Tuesday, 1 September 2015

Poetry 2015, FeaturedWriter Muniza Tariq

When Time Bled

She heard his roar from last afternoon.
She saw his eyes, the two dark moons, swallowing her gaze, licking her face.
She felt his two hands like two hearts, beating all over her, inside and beyond.
He was right there, as was the mole on his nape, glistening like a misplaced crown.
There, she saw him blowing her a kiss.
With a lazy smile, she lifted her hand to catch it and rubbed it on her heart,
waiting for the dawn and him.
When the dawn did knock, it was all alone.
Crisp blank like a blind gaze, it brought no one along.
It bore nothing like a baby’s mind but for a butcher’s cleaver,
and struck her down.
A dagger scraped her bubbly throat, two nails were hammered in her eyes.
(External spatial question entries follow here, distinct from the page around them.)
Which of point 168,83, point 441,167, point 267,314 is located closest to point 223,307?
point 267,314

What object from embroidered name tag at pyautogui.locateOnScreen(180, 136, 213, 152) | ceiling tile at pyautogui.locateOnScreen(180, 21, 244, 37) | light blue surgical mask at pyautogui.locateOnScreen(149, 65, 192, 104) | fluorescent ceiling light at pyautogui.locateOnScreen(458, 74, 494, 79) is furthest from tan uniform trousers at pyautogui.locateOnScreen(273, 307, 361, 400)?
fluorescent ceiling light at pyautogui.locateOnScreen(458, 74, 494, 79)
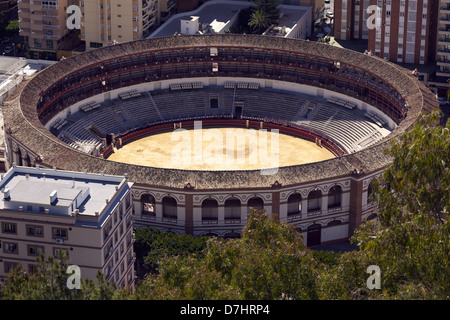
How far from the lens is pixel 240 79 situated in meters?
198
With every blow, they burst into white fireworks.
A scimitar freed her hands from her shoulders, her nails were twirled and pulled.
Her chest exploded like a fountain of raw shreds.
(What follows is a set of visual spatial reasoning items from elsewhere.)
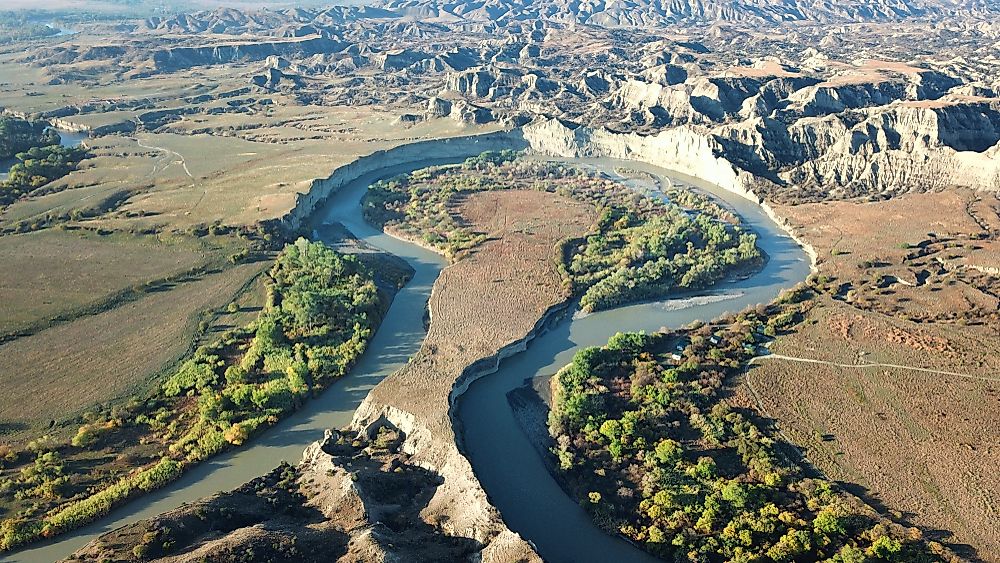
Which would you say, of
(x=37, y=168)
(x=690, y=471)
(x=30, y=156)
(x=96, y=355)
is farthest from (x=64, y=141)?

She could see her bits and pieces raining down on her.
Sloppy, sticky and slow, they dripped to the floor - a squishy mess like a vulture’s left overs.
Two knives flew into her ears, and clashed in the centre of her head.
She could hear her nerves twinging apart, cascading from her nose.
Soon, her breath smelled like a slaughter house as she lay butchered and spilled.
Slowly, life leaked out of her as time bled.